A telling example of the manipulation used to avoid ever getting taxed on capital gains is the recent decision by billionaire Barre Seid to donate an entire company he owned to a nonprofit controlled by Federal Society godfather Leonard Leo. This means that all of the appreciation in value of the company for its whole history will go untaxed. Leo has amassed something on the order of $1.6 billion in untaxed donations from billionaire patrons - all to assist Leo in packing the Court with MAGA Jstices and helping ensure those billionaires will not pay any tax on the rest of their vast fortunes.
So if unrealized gains go untaxed today, most of those gains will never be taxed.
And the dollars involved are massive. The Institute for Taxations and Economic Policy (ITEP) estimates that there is $18.5 trillion in unrealized gains among those with $10 million in wealth and above.

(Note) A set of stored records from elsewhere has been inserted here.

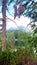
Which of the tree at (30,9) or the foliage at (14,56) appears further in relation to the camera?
the tree at (30,9)

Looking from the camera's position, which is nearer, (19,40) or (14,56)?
(14,56)

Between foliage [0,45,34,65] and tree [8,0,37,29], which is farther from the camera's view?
tree [8,0,37,29]

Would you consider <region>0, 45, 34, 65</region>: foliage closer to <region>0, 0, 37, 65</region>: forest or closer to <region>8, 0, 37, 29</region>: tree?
<region>0, 0, 37, 65</region>: forest

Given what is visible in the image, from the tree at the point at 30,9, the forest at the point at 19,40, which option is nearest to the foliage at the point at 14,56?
the forest at the point at 19,40

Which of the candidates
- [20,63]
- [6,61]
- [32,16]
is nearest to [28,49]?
[20,63]

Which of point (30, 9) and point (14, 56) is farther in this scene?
point (30, 9)

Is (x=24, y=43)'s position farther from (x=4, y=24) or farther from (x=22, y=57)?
(x=4, y=24)

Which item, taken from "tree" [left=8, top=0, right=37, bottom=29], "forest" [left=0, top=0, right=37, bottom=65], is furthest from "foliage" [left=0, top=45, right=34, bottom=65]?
"tree" [left=8, top=0, right=37, bottom=29]

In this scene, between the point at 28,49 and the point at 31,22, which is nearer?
the point at 28,49

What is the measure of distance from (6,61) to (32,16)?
10.6 ft

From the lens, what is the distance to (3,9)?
759cm

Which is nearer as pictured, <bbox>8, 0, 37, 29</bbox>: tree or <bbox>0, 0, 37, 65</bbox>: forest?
<bbox>0, 0, 37, 65</bbox>: forest

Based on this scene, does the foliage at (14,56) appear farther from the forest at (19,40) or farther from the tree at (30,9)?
the tree at (30,9)

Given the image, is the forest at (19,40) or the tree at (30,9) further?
the tree at (30,9)
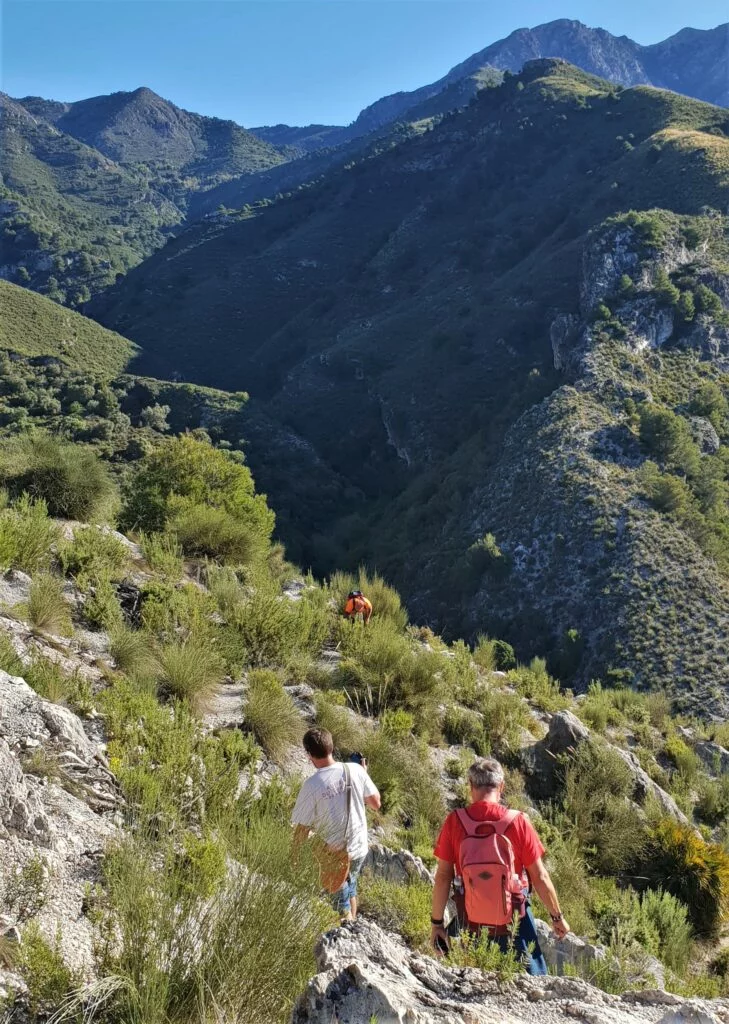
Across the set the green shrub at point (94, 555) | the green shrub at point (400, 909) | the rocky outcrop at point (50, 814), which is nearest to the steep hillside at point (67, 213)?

Since unrealized capital gains among the ultrawealthy constitute an estimated 43 percent of their total wealth, taxing those unrealized gains would yield tax revenue comparable to a wealth tax.
That $18.5 trillion in unrealized capital gains is enough to fund social needs for years to come while reducing the tax burden on everyone else.
The debate in Moore v. United States is about whether the MAGA Court majority will undemocratically use their power to deny the elected branches the power to touch that wealth through our tax system.